Aim of the exercise: Go through the entries and transcribe each one exactly, dropping the pictures.

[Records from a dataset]
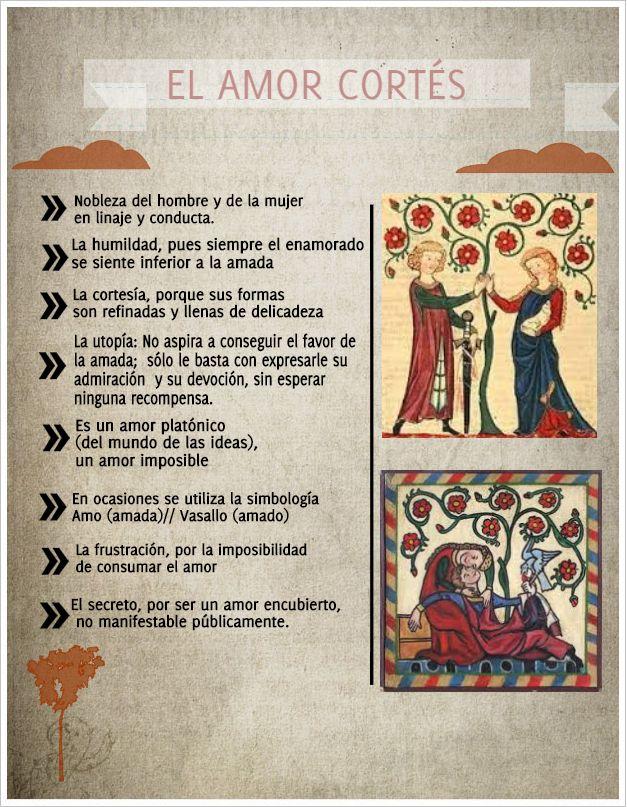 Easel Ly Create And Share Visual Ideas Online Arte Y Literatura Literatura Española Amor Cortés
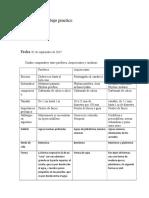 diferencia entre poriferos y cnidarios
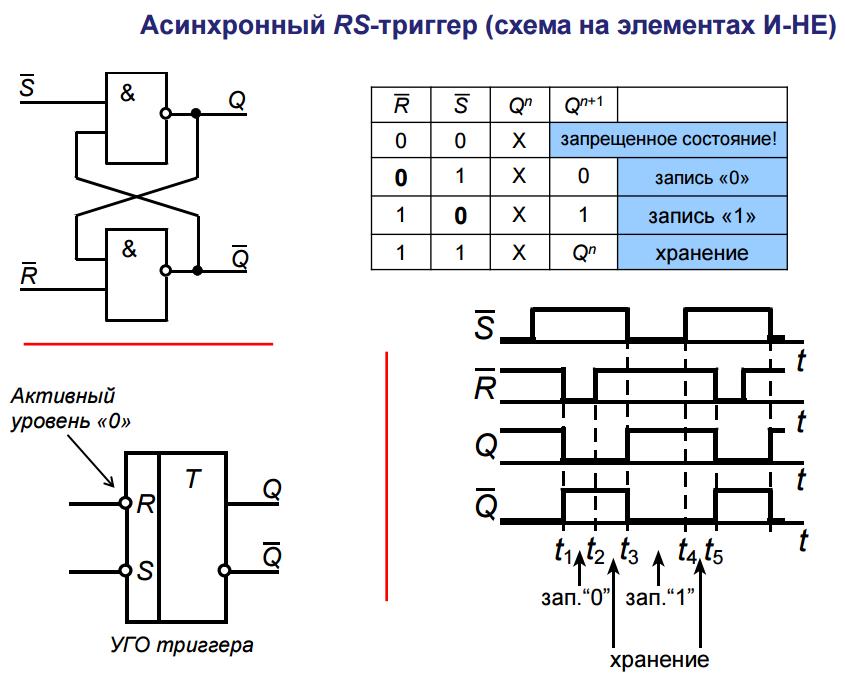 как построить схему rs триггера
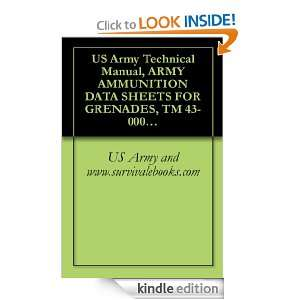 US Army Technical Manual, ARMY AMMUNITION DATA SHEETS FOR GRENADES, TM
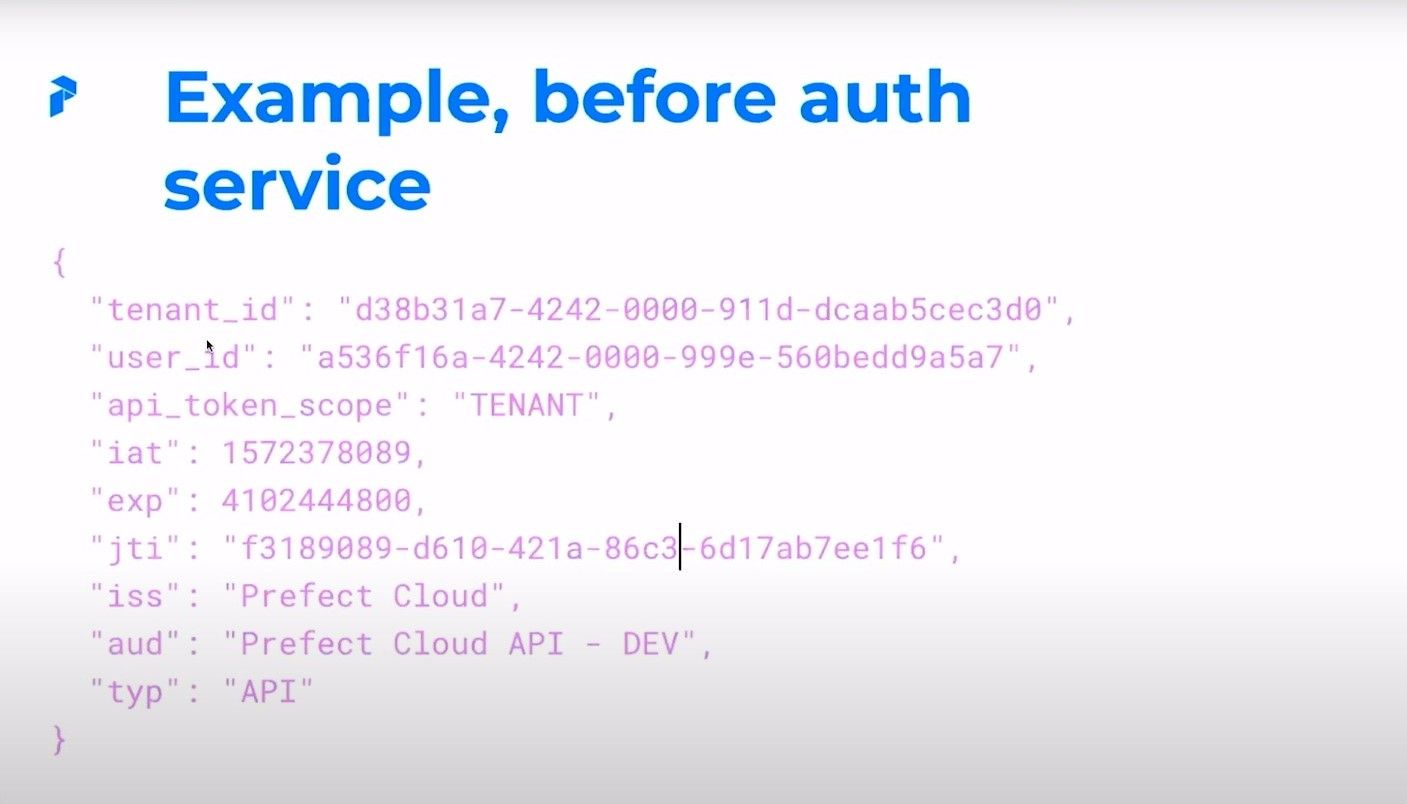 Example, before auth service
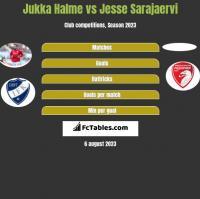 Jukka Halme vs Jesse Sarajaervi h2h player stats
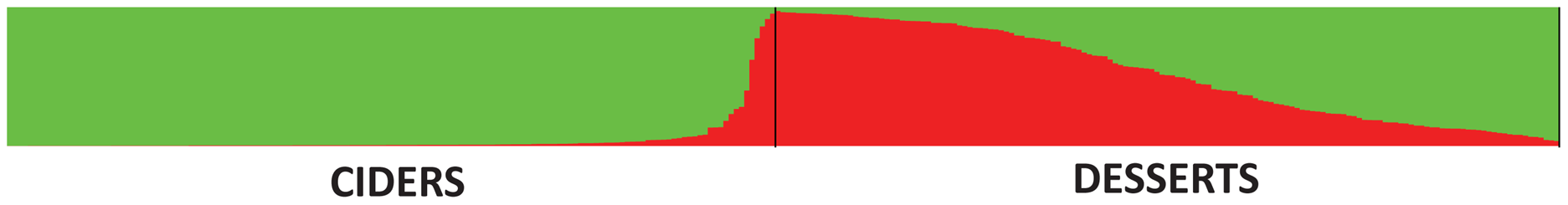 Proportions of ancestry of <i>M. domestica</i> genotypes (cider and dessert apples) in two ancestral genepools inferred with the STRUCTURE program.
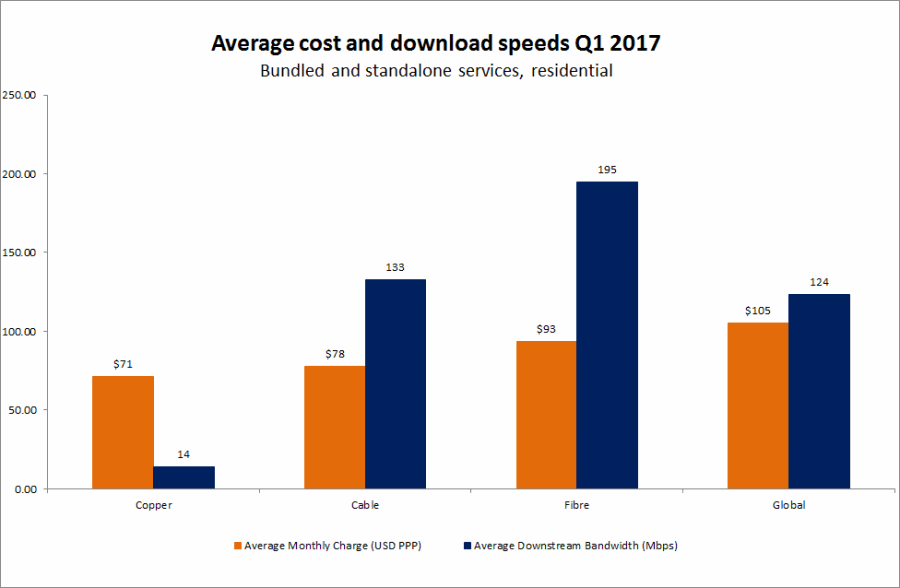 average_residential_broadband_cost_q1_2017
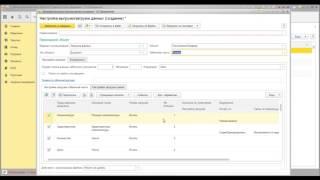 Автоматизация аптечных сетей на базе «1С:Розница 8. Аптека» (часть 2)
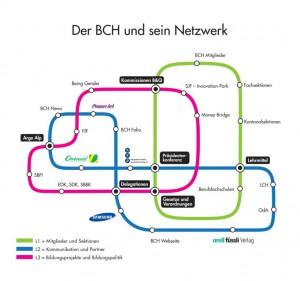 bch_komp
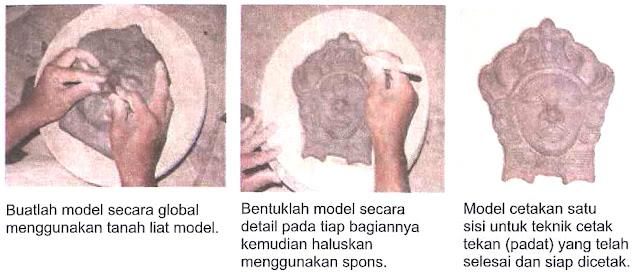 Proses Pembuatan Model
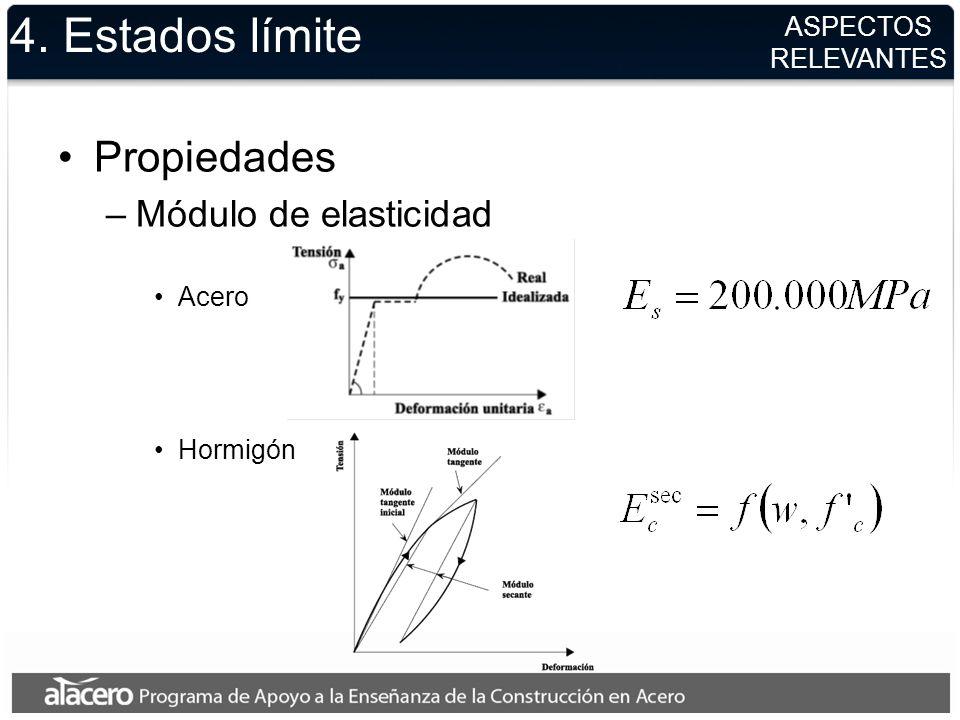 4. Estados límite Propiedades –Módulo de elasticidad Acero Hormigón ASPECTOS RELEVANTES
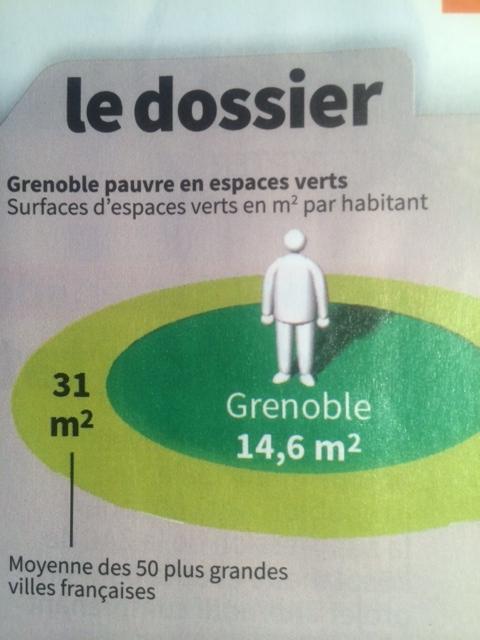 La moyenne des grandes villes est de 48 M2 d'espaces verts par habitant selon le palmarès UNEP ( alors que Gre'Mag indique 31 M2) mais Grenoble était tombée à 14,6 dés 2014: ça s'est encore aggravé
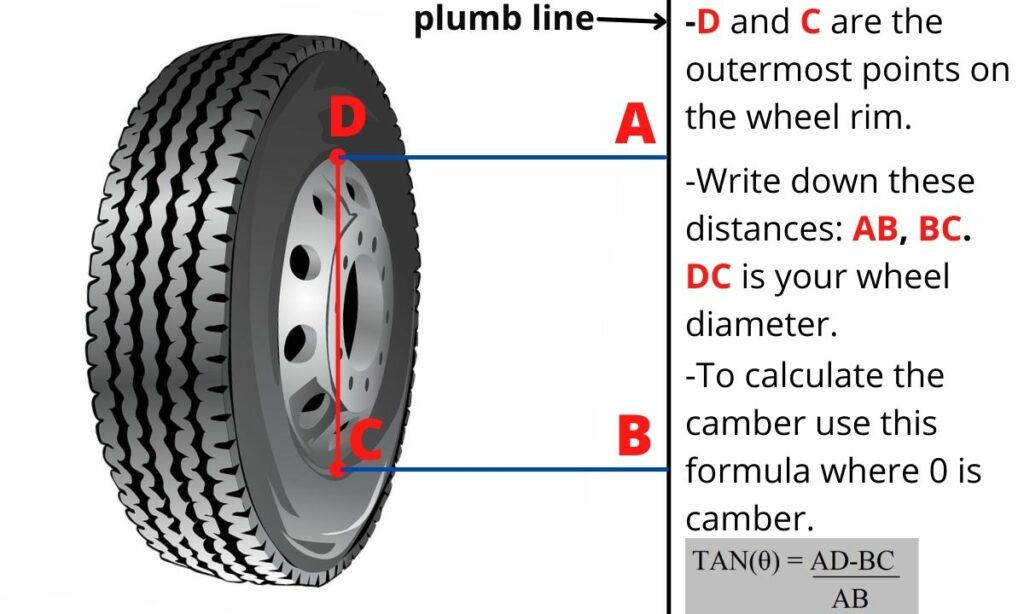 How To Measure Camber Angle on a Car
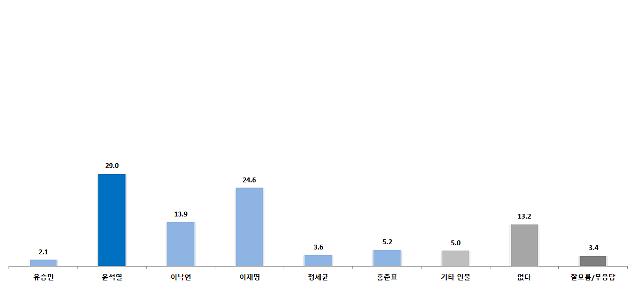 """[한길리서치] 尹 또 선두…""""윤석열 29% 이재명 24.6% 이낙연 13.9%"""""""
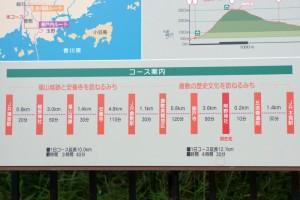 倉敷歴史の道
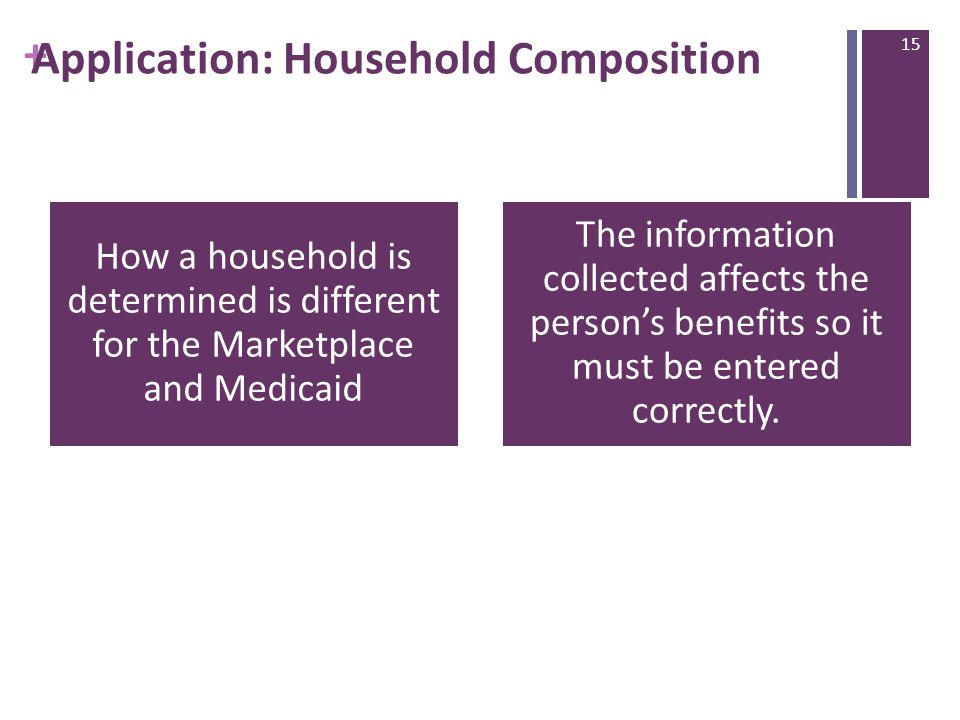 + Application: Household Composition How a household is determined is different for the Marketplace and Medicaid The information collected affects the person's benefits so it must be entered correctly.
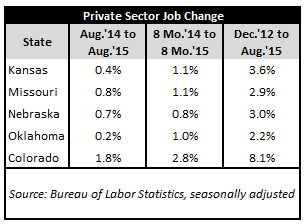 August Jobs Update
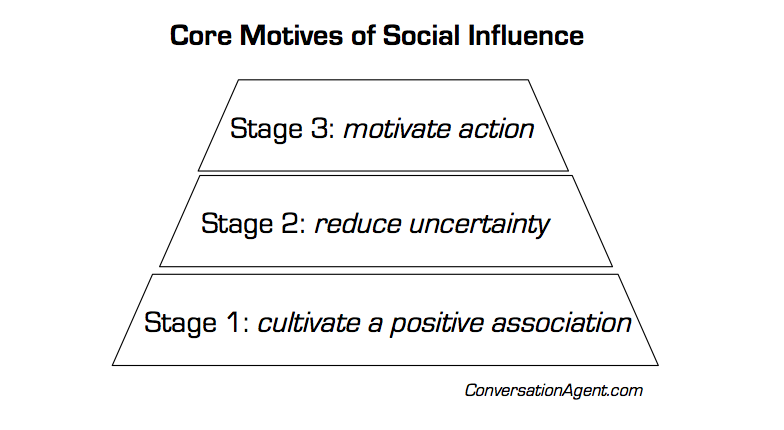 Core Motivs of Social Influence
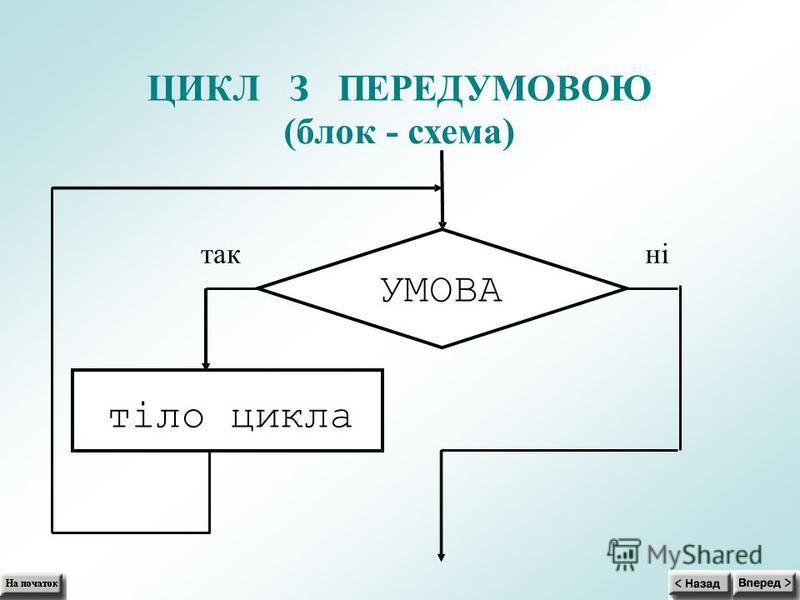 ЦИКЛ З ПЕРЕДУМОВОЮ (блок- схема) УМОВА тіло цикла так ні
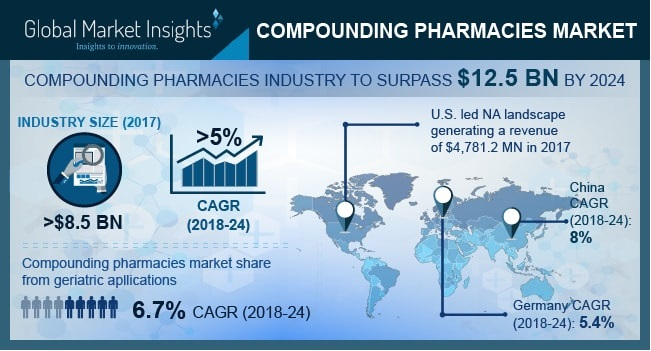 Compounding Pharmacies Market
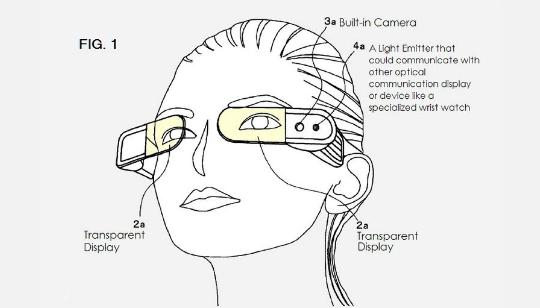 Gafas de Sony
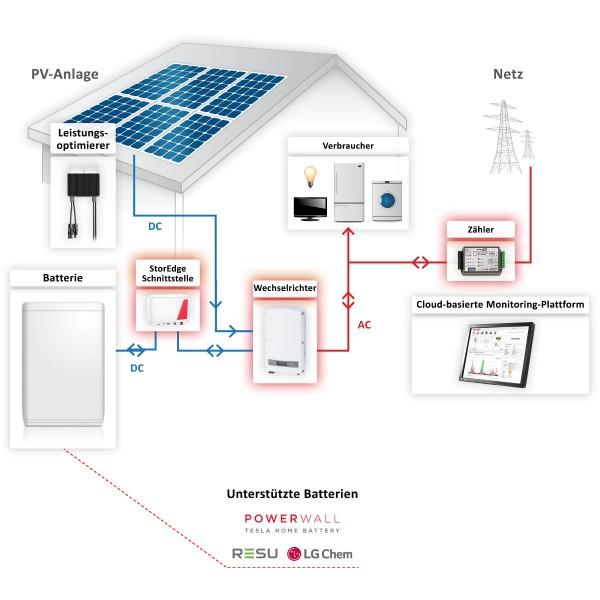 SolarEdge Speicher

Task solution:
 Easel Ly Create And Share Visual Ideas Online Arte Y Literatura Literatura Española Amor Cortés
 diferencia entre poriferos y cnidarios
 как построить схему rs триггера
 US Army Technical Manual, ARMY AMMUNITION DATA SHEETS FOR GRENADES, TM
 Example, before auth service
 Jukka Halme vs Jesse Sarajaervi h2h player stats
 Proportions of ancestry of <i>M. domestica</i> genotypes (cider and dessert apples) in two ancestral genepools inferred with the STRUCTURE program.
 average_residential_broadband_cost_q1_2017
 Автоматизация аптечных сетей на базе «1С:Розница 8. Аптека» (часть 2)
 bch_komp
 Proses Pembuatan Model
 4. Estados límite Propiedades –Módulo de elasticidad Acero Hormigón ASPECTOS RELEVANTES
 La moyenne des grandes villes est de 48 M2 d'espaces verts par habitant selon le palmarès UNEP ( alors que Gre'Mag indique 31 M2) mais Grenoble était tombée à 14,6 dés 2014: ça s'est encore aggravé
 How To Measure Camber Angle on a Car
 """[한길리서치] 尹 또 선두…""""윤석열 29% 이재명 24.6% 이낙연 13.9%"""""""
 倉敷歴史の道
 + Application: Household Composition How a household is determined is different for the Marketplace and Medicaid The information collected affects the person's benefits so it must be entered correctly.
 August Jobs Update
 Core Motivs of Social Influence
 ЦИКЛ З ПЕРЕДУМОВОЮ (блок- схема) УМОВА тіло цикла так ні
 Compounding Pharmacies Market
 Gafas de Sony
 SolarEdge Speicher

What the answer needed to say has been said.